___ GIVEN RECORDS ___

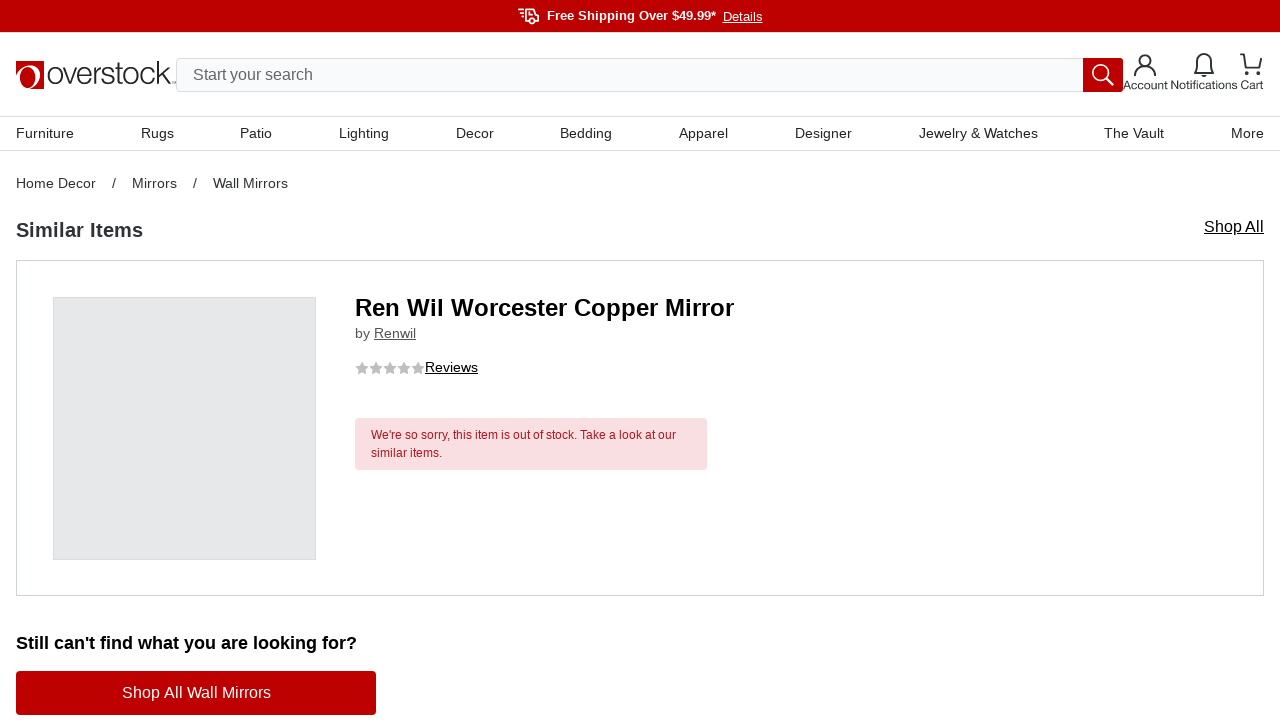

--- FILE ---
content_type: application/javascript; charset=utf-8
request_url: https://www.overstock.com/_next/static/N46j-bSqlT347v7sZMo48/_buildManifest.js?dpl=dpl_97UH9Ux6HoysyDsZE8gSo1EUTdmT
body_size: 1544
content:
self.__BUILD_MANIFEST=function(s,a,e,t,c,i,o,n,r,d,u,h,p,l,f,m,g,b,k,y){return{__rewrites:{afterFiles:[],beforeFiles:[{has:s,source:"/",destination:o},{has:s,source:"/checkout/mobile",destination:"/checkout?ismobileapp=true"},{has:s,source:"/checkout/mobile/:cartUuid",destination:"/checkout?ismobileapp=true&cartUuid=:cartUuid"},{has:s,source:"/:storeName/:productName/:productId/product.html",destination:n},{has:s,source:"/:storeName/:productName/:productId/product-stress.html",destination:r},{has:s,source:"/:restrictionValues/:restrictionKeys/results.html",destination:d},{has:s,source:"/accept-card-offer",destination:u},{has:s,source:"/deals",destination:"/cs/deals"},{has:s,source:"/homepage",destination:o},{has:s,source:"/mind-of-a-chef",destination:"/cs/mind-of-a-chef"},{has:s,source:"/promotional-terms-and-conditions",destination:"/cs/promotional-terms-and-conditions"},{has:s,source:"/vault",destination:"/cs/vault"},{has:s,source:"/sandbox",destination:"/cs/sandbox"},{has:s,source:"/shop-all-departments",destination:"/cs/shop-all-departments"},{has:s,source:"/labor-day-sale",destination:"/cs/labor-day-sale"},{has:s,source:"/halloween-super-store",destination:"/cs/halloween-super-store"},{has:s,source:"/black-friday-sale",destination:"/cs/black-friday-sale"},{has:s,source:"/cyber-monday-sale",destination:"/cs/cyber-monday-sale"},{has:s,source:"/designer",destination:"/cs/designer"},{has:s,source:"/holiday-gift-guide",destination:"/cs/holiday-gift-guide"},{has:s,source:"/coupons",destination:"/cs/coupons"},{has:s,source:"/gifts",destination:"/cs/gifts"},{has:s,source:"/valentines-day-gifts",destination:"/cs/valentines-day-gifts"},{has:s,source:"/presidents-day-sale",destination:"/cs/presidents-day-sale"},{has:s,source:"/graduation-gifts",destination:"/cs/graduation-gifts"},{has:s,source:"/anniversary-sale",destination:"/cs/anniversary-sale"},{has:s,source:"/mothers-day-gifts",destination:"/cs/mothers-day-gifts"},{has:s,source:"/memorial-day-sale",destination:"/cs/memorial-day-sale"},{has:s,source:"/fathers-day-gifts",destination:"/cs/fathers-day-gifts"},{has:s,source:"/fourth-of-july-sale",destination:"/cs/fourth-of-july-sale"},{has:s,source:"/miadora",destination:"/cs/miadora"},{has:s,source:"/rug-showcase",destination:"/cs/rug-showcase"},{has:s,source:"/149e9513-01fa-4fb0-aad4-566afd725d1b/2d206a39-8ed7-437e-a3be-862e0f06eea3/a-4-a/c.js",destination:s},{has:s,source:"/149e9513-01fa-4fb0-aad4-566afd725d1b/2d206a39-8ed7-437e-a3be-862e0f06eea3/:path*",destination:s}],fallback:[]},__routerFilterStatic:{numItems:0,errorRate:1e-4,numBits:0,numHashes:p,bitArray:[]},__routerFilterDynamic:{numItems:a,errorRate:1e-4,numBits:a,numHashes:p,bitArray:[]},"/_error":["static/chunks/pages/_error-1635f59fedd5bc28.js"],"/accessibility-policy":["static/chunks/pages/accessibility-policy-5732833f1605b1fa.js"],"/apps":["static/chunks/pages/apps-1acae94f7e9aac85.js"],"/c/[...customerTaxonomy]":[t,e,c,l,"static/chunks/pages/c/[...customerTaxonomy]-499fa498687a99aa.js"],"/cart":[f,m,"static/chunks/pages/cart-cd8d9d53bb590e3f.js"],"/checkout":[f,i,m,g,"static/chunks/pages/checkout-6be48ce99f2dc2cb.js"],"/credit-card":[b,"static/chunks/pages/credit-card-3024977db5e195c3.js"],"/cs/[...pageName]":[e,"static/chunks/pages/cs/[...pageName]-cc202fd5694f9cf2.js"],"/health":["static/chunks/pages/health-f1941d6dd5be3c6c.js"],"/impersonate":["static/chunks/pages/impersonate-595a6bf4ba5eff4f.js"],"/login":[b,"static/chunks/pages/login-8a7d86a98d7446df.js"],"/maintenance":["static/chunks/pages/maintenance-0b55405f5ef7f33b.js"],"/manage-email":[k,"static/chunks/2898-f3afdfc3f6b11e31.js","static/chunks/pages/manage-email-856b4e4d159c5ea5.js"],"/myaccount/orders":[i,y,"static/chunks/pages/myaccount/orders-59c5900ff9b2ed61.js"],"/myaccount/orders/tracking/[invoiceId]/[trackingNumber]":["static/chunks/pages/myaccount/orders/tracking/[invoiceId]/[trackingNumber]-0e05f234c6bb9a3d.js"],"/order-confirmation":["static/chunks/3991-335573ae0b4b800c.js",i,y,"static/chunks/pages/order-confirmation-2a6b82140bd97d02.js"],"/password-reset":["static/chunks/pages/password-reset-fa96c1668b98a641.js"],"/paypal-cancel":["static/chunks/pages/paypal-cancel-f1c17d22414aa394.js"],"/paypal-checkout":[g,"static/chunks/pages/paypal-checkout-d9662ee81b911a7d.js"],"/paypal-processing":["static/chunks/pages/paypal-processing-b8e971271dfe5d43.js"],"/product-stress.html":["static/chunks/pages/product-stress.html-b3e32f96e2aa8cc4.js"],"/product.html":[t,k,"static/chunks/8790-b399f4d2e5f2be32.js",e,c,"static/chunks/pages/product.html-06c8ae234a2b739f.js"],"/reset-request":["static/chunks/pages/reset-request-134279597146d6c3.js"],"/results.html":[t,e,c,l,"static/chunks/pages/results.html-d52b167536aef4c3.js"],"/security":["static/chunks/pages/security-a88a762031e3b28f.js"],"/sitemap/[...fileName]":["static/chunks/pages/sitemap/[...fileName]-84808a8caeed437b.js"],sortedPages:["/_app","/_error","/accessibility-policy","/apps","/c/[...customerTaxonomy]","/cart","/checkout",u,"/cs/[...pageName]","/health","/impersonate","/login","/maintenance","/manage-email","/myaccount/orders","/myaccount/orders/tracking/[invoiceId]/[trackingNumber]","/order-confirmation","/password-reset","/paypal-cancel","/paypal-checkout","/paypal-processing",r,n,"/reset-request",d,"/security","/sitemap/[...fileName]"]}}(void 0,0,"static/chunks/6647-ff6beb49228277ad.js","static/chunks/4174-9166f65801573e89.js","static/chunks/861-a13e390cac939ac2.js","static/chunks/8491-f170aac8b04966ec.js","/cs/homepage","/product.html","/product-stress.html","/results.html","/credit-card",1e-4,NaN,"static/chunks/3068-5376685604c5c8db.js","static/chunks/7196-df24f3662fa646b3.js","static/chunks/16-8118fb5e51af6d3b.js","static/chunks/9195-7e61aec60b074f13.js","static/chunks/4309-f0ed26871f20ea79.js","static/chunks/8569-5b05e38ed97932e6.js","static/chunks/5754-27a4b7e9aedad6ea.js"),self.__BUILD_MANIFEST_CB&&self.__BUILD_MANIFEST_CB();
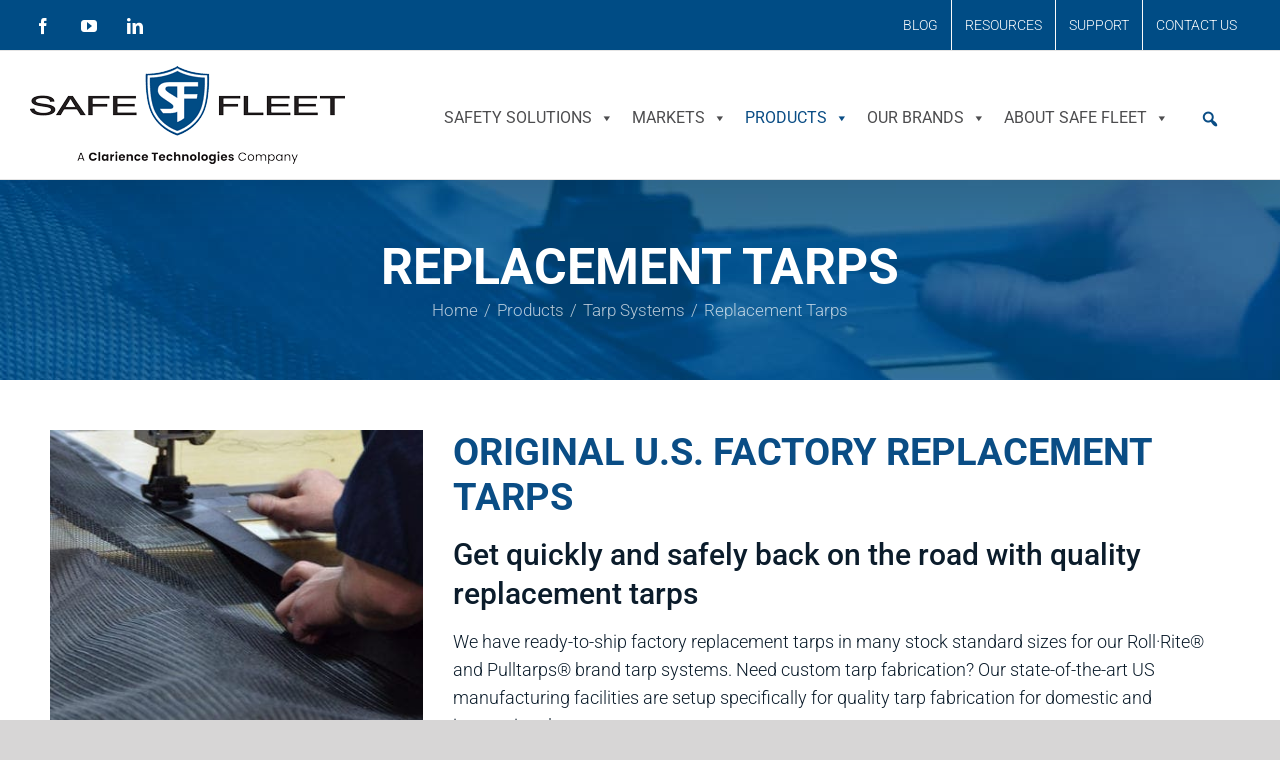

--- FILE ---
content_type: text/css
request_url: https://www.safefleet.net/wp-content/themes/Avada%20Child/style.css?ver=6.8.3
body_size: -270
content:
/*Theme Name: Avada Child Theme
Description: Child theme for Avada
Author: GSSI
Author URI: http://graphicallyspeaking.ca
Template: Avada
*/
.comeet-jobs-container.table>tbody>tr>td{
	vertical-align: middle;
}

.comeet-jobs-container .job-search-results-title {
 	text-align: left;
} 

.comeet-jobs-container .job-search-results-department,
.comeet-jobs-container .job-search-results-location,
.comeet-jobs-container .job-search-results-state,
.comeet-jobs-container .job-search-results-country{
    text-align: center;
}

.comeet-job-filters {
	display: flex;
}

.comeet-job-filters div {
	padding: 10px;
}

.comeet-outer-wrapper ul {
    list-style: disc;
}

.comeet-outer-wrapper p {
    padding: 10px !important;
}

.comeet-outer-wrapper ul {
    margin-bottom: 1em !important;
}

@media only screen and (max-width: 600px) {
	.comeet-job-filters {
		display: block;
	}

	.comeet-outer-wrapper {
		overflow-x: scroll;
	}
}

/* DOCUMENTS TABS */

.documents-library ul {
	margin: 0;
	padding: 0;
}

.documents-library ul li {
	display: block;
	margin: 0 0 1rem;
	padding: 0 0 1rem;
}

.documents-library ul li:not(:last-child) {
	border-bottom: 1px solid #EFEFEF;
}

.documents-library ul li a {
	display: inline-block;
	width: 100%;
}

@media only screen and (min-width: 1200px) {
	
	.form-repeater {
		margin-bottom: 40px !important;
	}
}

.form-repeater button {
	display: inline-block;
	font-size: 1em;
    width: auto;
	padding: 17px 40px;
    line-height: 21px;
	outline: 0;
    margin: 15px 16px 0 0;
	
	font-family: Roboto;
    font-weight: 500;
    font-style: normal;
    letter-spacing: 0px;
    border-width: 2px;
    border-style: solid;
    border-radius: 8px;
    text-transform: uppercase;
    transition: all .2s;
	
	background: #ffffff;
    color: #004d85;
    border: 2px solid #0a4d85;
	
	position: relative;
    text-align: center;
	text-decoration: none;
	cursor: pointer;
}

.form-repeater .gpnf-nested-entries thead {
	background-color: #FFF;
	padding: 1rem;
}

.form-repeater .gpnf-nested-entries thead th {
	padding: 1rem .5rem;
	background: none;
	border: none;
}

.form-repeater .gpnf-nested-entries {
	min-width: 1px;
	width: 100%;
}


/* DOCUMENT SEARCH */

#search-filter-form-14940 ul{
	display: flex;
    flex-wrap: wrap;
    justify-content: space-between;
}

#search-filter-form-14940 .sf-field-taxonomy-market li{
	width: 50%;
}

#search-filter-form-14940 .sf-field-submit input {
    text-align: center;
    text-decoration: none;
    cursor: pointer;
    background: #ffffff;
    color: #004d85;
    border-color: #0a4d85;
    font-family: Roboto;
    font-weight: 500;
    font-style: normal;
    letter-spacing: 0px;
    border-width: 2px;
    border-style: solid;
    border-radius: 8px;
    text-transform: uppercase;
    transition: all .2s;
    font-size: 1em;
    width: auto;
    margin: 0 16px 0 0;
    margin-top: 100px;
}

#search-filter-form-14940 .sf-field-submit input:hover{
	background: #004d85;
    color: #ffffff;
    border-color: #0a4d85;
}

.result-wrap .result-cards {
    width: 300px;
    position: relative;
    border: 1px solid #0a4d85;
    border-bottom: 3px solid #0a4d85;
    background-color: #f7f7f7;
    padding: 10px 10px;
    margin: 0 15px 50px 15px;
}

.result-wrap {
    display: flex;
    flex-wrap: wrap;
}

/* search filter mobile */
@media only screen and (max-width: 600px) {
    
    #search-filter-form-14940 .sf-field-taxonomy-market li{
        width: 100%;
    }

    #search-filter-form-14940 .sf-field-submit input {
        margin-top: 0px;
    }
}

/* CONTACT US */
/* gravity form*/
#gform_1 .ginput_container_multiselect select {
    min-height: 150px;
}

@media only screen and (hover: none){
    .product-select .gfield_description {
        display: none;
    }
}


/* NEWS */
/* gravity form*/
.page-id-208 .fusion-blog-layout-grid .fusion-post-wrapper .fusion-image-wrapper img {
    height: 200px;
    object-fit: cover;
}

td.job-search-results-location ul li {
	list-style: none;
}

--- FILE ---
content_type: application/javascript
request_url: https://www.safefleet.net/wp-content/themes/Avada%20Child/site-functions.js?ver=6.8.3
body_size: -1161
content:
(function($) {
	$(document).ready(function() {
		// Comeet page job filter
		// Name
		$(".comeet-job-filters .filter-title").on("keyup", function() {
			var value = $(this).val().toLowerCase();
			$(".comeet-jobs tr").filter(function() {
				$(this).toggle($(this).find('.job-search-results-title').text().toLowerCase().indexOf(value) > -1)
			});
		});

		// Department
		$(".comeet-job-filters .filter-department").on("keyup", function() {
			var value = $(this).val().toLowerCase();
			$(".comeet-jobs tr").filter(function() {
				$(this).toggle($(this).find('.job-search-results-department').text().toLowerCase().indexOf(value) > -1)
			});
		});

		// Location
		$(".comeet-job-filters .filter-location").on("keyup", function() {
			var value = $(this).val().toLowerCase();
			$(".comeet-jobs tr").filter(function() {
				$(this).toggle($(this).find('.job-search-results-location, .job-search-results-state, .job-search-results-country').text().toLowerCase().indexOf(value) > -1);

			});
		});
		
		const $option = $('body').find('.postform option[value="15"]');
		
		console.log($option);
		
		$option.attr('hidden','');
		
		// $('.postform option[value="15"]').attr('hidden');
	}); 
})(jQuery);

___

_EXERCISE OBJECTIVE_
Could you find every line in the records above that has the string "option" and copy it?

_OUTPUT_
		const $option = $('body').find('.postform option[value="15"]');
		console.log($option);
		$option.attr('hidden','');
		// $('.postform option[value="15"]').attr('hidden');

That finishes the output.